Seven current and former employees were charged in the indictment. Officials claim two company executives generated nearly $90 million in revenue over the past nine years. “The owners and operators of Aventura grew rich trading national security for personal profit,” Donoghue said.
Prosecutors arrested and charged Jack Cabasso, who led the company as its de facto CEO; his wife, Frances; and four other executives with conspiracy to commit wire and bank fraud, as well as unlawful importation of technology, according to the U.S. Attorney’s Office for the Eastern District of New York, which is overseeing the case. The government has already frozen $3 million in assets and seized a 70-foot yacht.
According to the indictment, Aventura had been importing the Chinese equipment and passing it off as U.S. made for 13 years. Prosecutors also alleged that much of the equipment contained security vulnerabilities that had previously been identified as a danger by the U.S. Department of Homeland Security. For example, firmware flaws in some cameras could allow unauthorized users to gain remote access to the equipment, according to the indictment. Some of the equipment had been installed to help secure facilities used by the Air Force, Navy, Army and Energy Department, prosecutors said.

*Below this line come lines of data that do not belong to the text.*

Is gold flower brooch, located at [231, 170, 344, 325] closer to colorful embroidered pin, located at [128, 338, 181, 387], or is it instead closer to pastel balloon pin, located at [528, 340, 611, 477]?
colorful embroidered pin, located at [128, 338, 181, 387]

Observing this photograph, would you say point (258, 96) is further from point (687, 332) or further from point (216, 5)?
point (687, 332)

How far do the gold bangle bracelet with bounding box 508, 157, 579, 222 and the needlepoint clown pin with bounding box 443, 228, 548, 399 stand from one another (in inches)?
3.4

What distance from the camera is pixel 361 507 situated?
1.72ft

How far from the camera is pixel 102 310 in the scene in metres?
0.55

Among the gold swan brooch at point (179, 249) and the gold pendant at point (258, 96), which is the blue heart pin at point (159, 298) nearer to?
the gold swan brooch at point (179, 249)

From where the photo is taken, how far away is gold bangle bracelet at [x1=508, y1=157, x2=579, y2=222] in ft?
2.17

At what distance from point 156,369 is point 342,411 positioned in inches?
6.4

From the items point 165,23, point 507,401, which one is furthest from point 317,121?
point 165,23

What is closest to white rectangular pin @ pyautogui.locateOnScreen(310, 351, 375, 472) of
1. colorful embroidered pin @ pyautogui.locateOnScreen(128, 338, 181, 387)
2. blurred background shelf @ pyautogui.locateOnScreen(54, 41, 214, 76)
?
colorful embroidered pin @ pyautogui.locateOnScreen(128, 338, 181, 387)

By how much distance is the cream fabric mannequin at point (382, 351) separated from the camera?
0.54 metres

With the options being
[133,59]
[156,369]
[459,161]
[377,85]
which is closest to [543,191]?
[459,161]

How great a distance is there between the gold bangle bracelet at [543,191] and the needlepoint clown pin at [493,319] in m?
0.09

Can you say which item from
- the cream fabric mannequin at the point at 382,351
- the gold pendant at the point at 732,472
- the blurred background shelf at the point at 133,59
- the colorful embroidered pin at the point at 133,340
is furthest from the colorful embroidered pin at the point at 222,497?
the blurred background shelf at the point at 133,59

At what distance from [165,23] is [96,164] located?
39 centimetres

The indictment raised concerns across security solutions providers and prompted the Security Industry Association (SIA) to release a statement.
“The Security Industry Association finds today’s charges issued by the U.S. District Court, Eastern District of New York, against Aventura Technologies and members of its management team to be very serious, and if true, would represent business practices that SIA does not condone. SIA strongly encourages its members to operate ethically and comply with all U.S. laws and regulations. SIA also continues to fully support federal government efforts to strengthen the integrity of our nation’s supply chain. The SIA Board of Directors has begun to review these charges and the status of Aventura’s membership in SIA.”
The arrests come at a time of increased scrutiny over Chinese products and whether this equipment is used to spy on U.S. government agencies. In 2018, President Donald Trump signed the 2019 Defense Authorization Act, which banned U.S. government agencies from using certain components and gear from a number of China-based firms including Huawei, ZTE, Hytera Communications, Hangzhou Hikvision Digital Technology Co. and Dahua Technology Co.